Hadi mengatakan dirinya yang juga masuk struktural IPPHTI mencoba mempromosikan kepada berbagai lembaga yang hadir. Dan banyak yang merespon atas kerja kerasnya, salah satunya Yayasan Konservasi Kenanekaragamaan Hayati Indonesia (Kehati).

“Pada acara 2008 itu saya bawa 15 keping CD film, kemudian saya bagikan.Kemudian saya bertemu dengan Kehati dan terus melakukan komunikasi untuk mengembangkan kegiatan konservasi mangrove,” kata dia.

Ditahun yang sama, kata Hadi, pihaknya mendapat bantuan dana sebesar Rp75 juta sekaligus resmi menjadi mitra Kehati bersama Bumi Karsa Bidakarsa Grup dan SMA Citra Buana Jakarta. Lewat kerja sama yang terjalin dari tahun ke tahun proses rehabilitasi mangrove di pesisir Desa Pandansari mulai dirasakan manfaatnya oleh masyarakat.

“Sampai sekarang kami sudah menanam  sekitar 3,3 juta pohon mangrove di 210 hektare pesisir pantai. Dan ada 35 hektar tambak yang terlindungi dari abrasi,” ungkap Hadi.

Dampak penanam mangrove, kata dia, sudah dirasakan manfaatnya oleh masyarakat.Seiring kian lentarinya hutan mangrove, ekosistem yang dulunya rusak kini mulai tumbuh kembali. Berkat hijaunya hutan mangrove, biota laut yang hilang pun kembali dan menghuni perairan di desa Pandansari.

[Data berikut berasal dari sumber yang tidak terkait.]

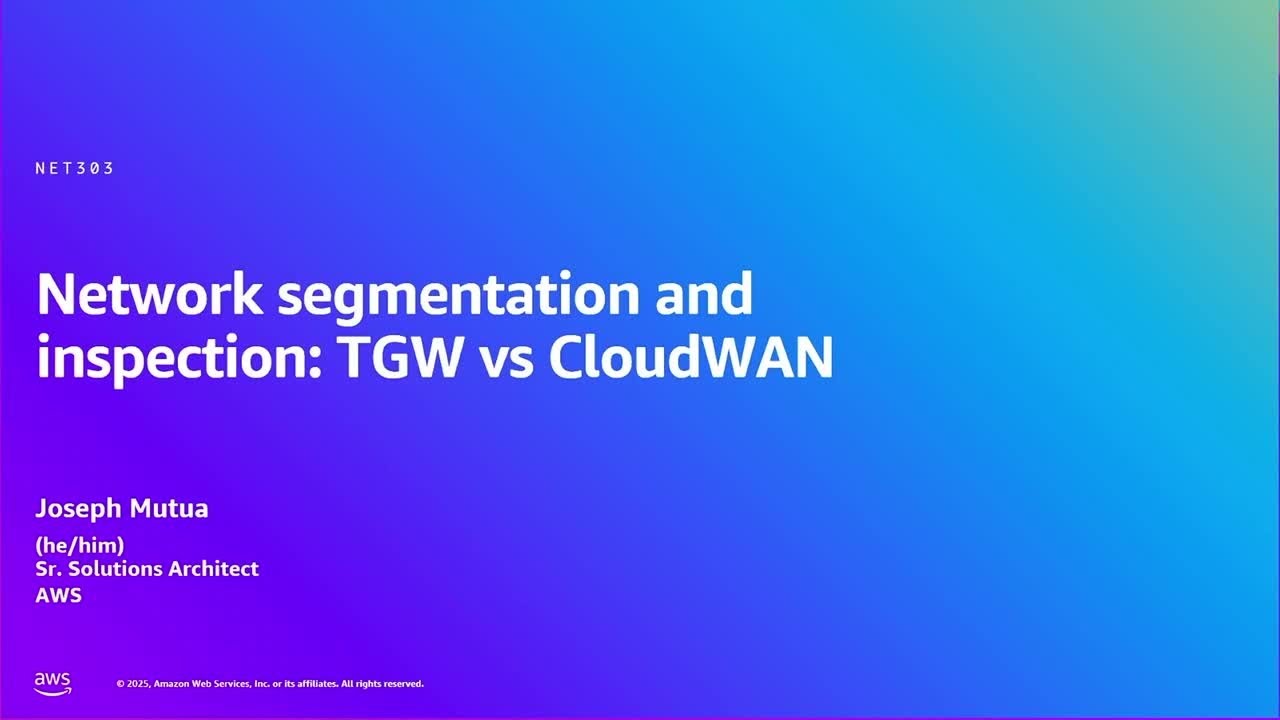 NET303

Network segmentation and inspection: TGW vs CloudWAN

Joseph Mutua
(he/him)
Sr. Solutions Architect
AWS

aws

© 2025, Amazon Web Services, Inc. or its affiliates. All rights reserved.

Hadi berujar, karena ekosistem yang mulai pulih, hasil budidaya maupun melaut telah mendongkrak perekonomian masyarakat. Bagi para nelayan yang menggunakan mesin tidak lagi melaut terlalu jauh sehingga bisa menghemat biaya operasional sedangkan bagi nelayan tradisional penghasilnya bisa mencapai 2 kali lipat.

Sebuah perahu di perairan Brebes, Jawa Tengah dengan latar belakang Gunung Slamet. foto : Donny Iqbal
Sebuah perahu di perairan Brebes, Jawa Tengah dengan latar belakang Gunung Slamet. foto : Donny Iqbal

Dia menerangkan pentingnya mangrove sudah mulai dipahami oleh masyarakat.Terbukti dengan terbitnya peraturan desa (Perdes) yang melarang penebangan pohon mangrove. Mereka, lanjut dia, membentuk satgas jaga sebagai upaya perlindungan kawasan serta mensosialisasikan agar tidak merusak mangrove.

“Pekerjaan di lingkungan itu adalah pekerjaan tiada tepi tiada akhir.Perlu orang – orang yang lahir dari bapak keikhlasan dan ibu ketulusan.Terkadang untuk menjaga lingkungan perlu jadigila, gila disini gerakan insan lestarikan alam,” kata Hadi ketika menutup perbincangan dengan Mongabay di Desa Pandansari yang berjarak 30 menit dari pusat Kota Brebes.

“Kedepan cita – cita kami ingin mengembangkan desa kami menjadi kawasan ekowisata mangrove. Ingin mengenalkan ke dunia luar bahwa Brebes punya hutan mangrove yang lestari. Walaupun masalah sampah masih menjadi kendala di pesisir pantai, yang jumlahnya berton – ton dalam sehari yang terbawa aliran Sungai Pemali,” pungkasnya.